begin Provided passage
Signage for a job fair is seen on 5th Avenue after the release of the jobs report in Manhattan, New York City, U.S., September 3, 2021. REUTERS/Andrew Kelly

The number of Americans filing new claims for unemployment benefits jumped to a 1-1/2-year high last week, pointing to widening cracks in the labor market, which together with subsiding inflation could allow the Federal Reserve to halt further interest rate increases next month.

Cooling price pressures were underscored by other data from the Labor Department on Thursday showing producer prices rebounding modestly in April, leading to the smallest annual increase in producer inflation in more than two years. The reports suggested that demand was slowing and raised the risks of a recession later this year.

“The Fed looks closer to winning the war on inflation today, but it risks losing the war on keeping the economy afloat and away from the shoals of recession,” said Christopher Rupkey, chief economist at FWDBONDS in New York.

Initial claims for state unemployment benefits increased 22,000 to a seasonally adjusted 264,000 for the week ended May 6, the highest reading since October 2021. Economists polled by Reuters had forecast 245,000 claims for the latest week.

Though claims remain below the 270,000-300,000 level that economists said would signal a deterioration in the labor market, last week’s increase could mark the start of an upward trend as the cumulative and lagged effects of the Fed’s rate hikes broaden out in the economy.
end Provided passage
begin Listing
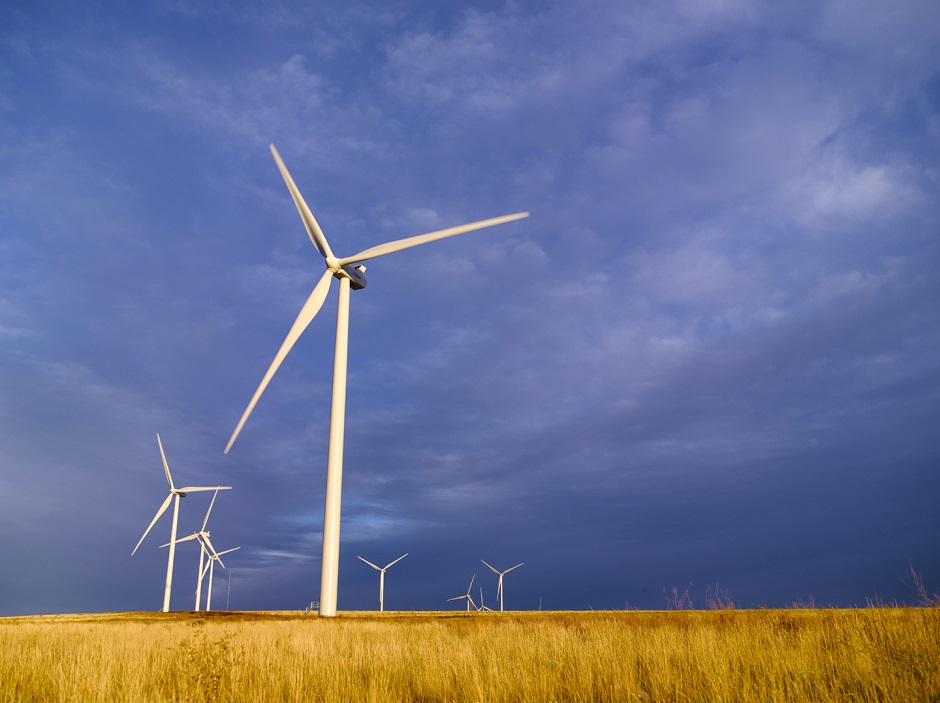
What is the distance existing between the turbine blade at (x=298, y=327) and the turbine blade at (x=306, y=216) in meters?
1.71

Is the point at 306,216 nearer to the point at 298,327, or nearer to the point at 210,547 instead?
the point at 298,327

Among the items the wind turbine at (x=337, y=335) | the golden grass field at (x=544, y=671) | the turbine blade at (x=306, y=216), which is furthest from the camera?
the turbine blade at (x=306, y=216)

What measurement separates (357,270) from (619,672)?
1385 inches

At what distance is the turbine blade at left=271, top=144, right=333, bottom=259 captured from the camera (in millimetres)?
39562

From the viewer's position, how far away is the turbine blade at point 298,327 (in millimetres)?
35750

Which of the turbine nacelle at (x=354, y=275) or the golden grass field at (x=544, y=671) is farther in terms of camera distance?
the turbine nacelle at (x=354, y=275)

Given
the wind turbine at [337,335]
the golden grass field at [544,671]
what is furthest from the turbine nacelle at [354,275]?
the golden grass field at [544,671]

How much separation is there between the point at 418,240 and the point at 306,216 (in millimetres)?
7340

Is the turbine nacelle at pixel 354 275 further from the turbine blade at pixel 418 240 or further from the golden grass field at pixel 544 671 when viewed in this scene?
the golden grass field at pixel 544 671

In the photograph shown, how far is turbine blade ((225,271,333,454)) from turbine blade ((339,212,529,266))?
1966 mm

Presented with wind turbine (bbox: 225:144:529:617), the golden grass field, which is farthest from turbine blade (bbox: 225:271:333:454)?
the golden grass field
end Listing
begin Listing
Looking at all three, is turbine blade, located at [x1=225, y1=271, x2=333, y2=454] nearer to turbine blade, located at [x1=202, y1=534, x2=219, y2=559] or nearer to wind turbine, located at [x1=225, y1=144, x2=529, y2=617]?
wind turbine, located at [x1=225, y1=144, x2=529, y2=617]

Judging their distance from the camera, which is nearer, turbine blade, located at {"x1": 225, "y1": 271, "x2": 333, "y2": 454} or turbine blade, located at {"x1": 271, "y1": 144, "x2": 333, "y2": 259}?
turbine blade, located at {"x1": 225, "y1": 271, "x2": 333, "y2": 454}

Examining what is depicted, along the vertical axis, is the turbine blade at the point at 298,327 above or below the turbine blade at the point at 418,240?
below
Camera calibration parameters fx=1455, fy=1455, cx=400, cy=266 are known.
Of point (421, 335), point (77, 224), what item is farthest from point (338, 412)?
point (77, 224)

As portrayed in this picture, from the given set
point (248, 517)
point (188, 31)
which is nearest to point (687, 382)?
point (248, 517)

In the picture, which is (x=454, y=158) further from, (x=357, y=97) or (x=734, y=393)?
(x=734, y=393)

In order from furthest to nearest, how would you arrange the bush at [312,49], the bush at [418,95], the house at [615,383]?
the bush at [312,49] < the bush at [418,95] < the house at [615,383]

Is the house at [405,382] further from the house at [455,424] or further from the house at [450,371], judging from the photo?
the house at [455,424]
end Listing
■ What to work on
Carry on the report on rising unemployment claims from where it stops.

■ Answer to this exercise
“While the claims series can always be volatile from week to week, there are no obvious distortions to today’s number,” said Michael Feroli, chief U.S. economist at JPMorgan in New York.

“Business labor demand has been gradually cooling and today’s initial claims reading hints at potentially a more abrupt slowing.”

U.S. stocks opened lower. The dollar gained versus a basket of currencies. U.S. Treasury prices rose.

Unadjusted claims increased 13,969 to 234,084 last week. There was a surge in applications in Massachusetts as well as significant increases in California, Missouri and New York. That offset notable declines in Colorado, Georgia and Kentucky.

The labor market remains tight, with 1.6 job openings for every unemployed person in March, well above the 1.0-1.2 range that is consistent with a jobs market that is not generating too much inflation. The Fed has raised its benchmark overnight interest rate by 500 basis points to the 5.00%-5.25% range since March 2022 and last week signaled it could pause its fastest monetary policy tightening campaign since the 1980s.

The number of people receiving benefits after an initial week of aid, a proxy for hiring, increased 12,000 to 1.813 million during the week ending April 29, the claims report showed. The so-called continuing claims remain low by historical standards as some of the laid-off workers are quickly finding employment.

In another report on Thursday, the Labor Department said the producer price index for final demand rebounded 0.2% in April after dropping 0.4% in March. In the 12 months through April, the PPI increased 2.3%. That was the smallest year-on-year rise since January 2021 and followed a 2.7% advance in March.

A 0.3% increase in the cost of services accounted for 80% of the rise in the monthly PPI. Services where boosted by a 4.1% advance in portfolio management fees.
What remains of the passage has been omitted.